Five of the executives were reinstated shortly after President Biden took office and Pack resigned. Among their alleged failings: insufficient action to remedy the agency's past shortcomings on getting authority to conduct security reviews and other security-related matters, some of which first occurred almost two decades earlier. In almost every case, security fell outside the scope of the executive's area of authority.
And the rest of the evidence marshalled against the executives was flimsy, according to the inspector general. Pack did not respond to a request for comment on this story.
A Request For Rumors 'Heard In The Halls'
Late last July, a top Pack aide told the agency's chief risk officer to compile a "risk profile" of several of the senior executives.

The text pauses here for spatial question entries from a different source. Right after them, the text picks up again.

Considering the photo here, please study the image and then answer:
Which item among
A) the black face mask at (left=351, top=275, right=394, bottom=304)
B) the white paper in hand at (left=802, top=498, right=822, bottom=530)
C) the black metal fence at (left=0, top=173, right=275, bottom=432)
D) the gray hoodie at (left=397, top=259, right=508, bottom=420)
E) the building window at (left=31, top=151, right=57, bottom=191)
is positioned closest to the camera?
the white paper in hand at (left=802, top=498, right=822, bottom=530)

USAGM acting vice president for legal compliance and risk, Morvared Namdarkhan, "told him to include any negative information he had heard about the individuals, regardless of whether he could verify the information," according to the inspector general's report on Powers' suspension. "Ms. Namdarkhan told him to add even rumors that he 'heard in the halls'."
Even had the accusations been grounded, they would not have been sufficient to revoke a security clearance, concluded Jeffrey McDermott, the assistant inspector general for the U.S. State Department.

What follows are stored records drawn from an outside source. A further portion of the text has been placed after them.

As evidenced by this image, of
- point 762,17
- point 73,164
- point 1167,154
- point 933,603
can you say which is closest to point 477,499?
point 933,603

According to the investigation, Emily Newman, who served as Pack's chief of staff, focused her ire on the general counsel, David Kligerman. She was angry he told the Justice Department that Namdarkhan questioned Open Technology Fund employees without their lawyer present - an act that Kligerman suspected might be illegal. Namdarkhan (also known as Mora Namdar) had the internal investigations opened the next day.
David Seide, an attorney with the non-profit Government Accountability Project who represented USAGM Chief Financial Officer Grant Turner, says the investigation's findings were unsurprising.

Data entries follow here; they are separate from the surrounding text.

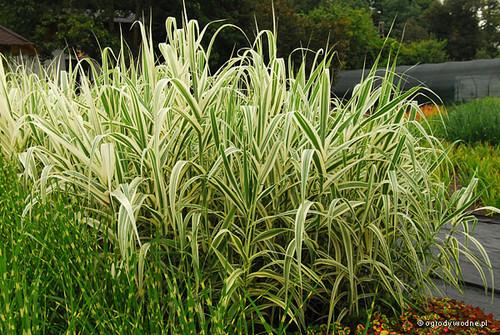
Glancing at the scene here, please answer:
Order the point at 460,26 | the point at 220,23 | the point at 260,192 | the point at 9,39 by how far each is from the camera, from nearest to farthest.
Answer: the point at 260,192 < the point at 9,39 < the point at 220,23 < the point at 460,26

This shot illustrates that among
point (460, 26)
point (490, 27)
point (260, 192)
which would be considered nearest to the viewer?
point (260, 192)

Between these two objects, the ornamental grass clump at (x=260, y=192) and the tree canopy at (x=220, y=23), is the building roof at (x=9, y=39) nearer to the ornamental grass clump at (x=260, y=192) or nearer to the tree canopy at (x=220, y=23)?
the tree canopy at (x=220, y=23)

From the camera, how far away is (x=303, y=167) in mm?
1694

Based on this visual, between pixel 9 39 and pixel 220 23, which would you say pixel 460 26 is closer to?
pixel 220 23

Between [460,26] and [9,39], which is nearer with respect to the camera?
[9,39]

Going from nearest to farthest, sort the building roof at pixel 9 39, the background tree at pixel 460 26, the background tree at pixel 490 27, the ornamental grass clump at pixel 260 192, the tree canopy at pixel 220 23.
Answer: the ornamental grass clump at pixel 260 192
the building roof at pixel 9 39
the tree canopy at pixel 220 23
the background tree at pixel 460 26
the background tree at pixel 490 27

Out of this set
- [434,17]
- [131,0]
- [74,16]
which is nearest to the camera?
[74,16]

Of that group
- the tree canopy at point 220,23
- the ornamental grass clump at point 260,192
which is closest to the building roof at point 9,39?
the tree canopy at point 220,23

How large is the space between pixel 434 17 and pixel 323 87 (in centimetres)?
3153

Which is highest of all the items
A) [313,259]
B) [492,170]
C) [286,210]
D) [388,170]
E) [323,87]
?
[323,87]

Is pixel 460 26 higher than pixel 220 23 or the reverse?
the reverse

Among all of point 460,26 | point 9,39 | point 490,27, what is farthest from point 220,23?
point 490,27

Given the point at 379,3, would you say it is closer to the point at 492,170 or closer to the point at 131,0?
the point at 131,0

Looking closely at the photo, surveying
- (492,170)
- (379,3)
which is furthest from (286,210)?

"What is shocking are [the inspector general's] discovery of the many more ways Pack and his political appointees – while running USAGM for a mere six months – managed to break the law, abuse authority, endanger public health and safety and grossly mismanage the agency," Seide said in a statement.
During his tenure, Pack gave interviews to conservative and pro-Trump news outlets saying he wanted to "drain the swamp" at Voice of America.
The new leadership of USAGM welcomed the findings.
"This decision reaffirms the need for individuals to be able to raise concerns, without fear of retaliation, about unethical management practices that might otherwise go undetected," spokeswoman Laurie Moy said in a statement. "USAGM is fully committed to protecting the rights of whistleblowers within our agency."
Disclosure: This story was reported by NPR media correspondent David Folkenflik and edited by NPR media and technology editor Emily Kopp. Because of NPR CEO John Lansing's prior role as CEO of the U.S. Agency for Global Media, no senior news executive or corporate executive at NPR reviewed this story before it was published.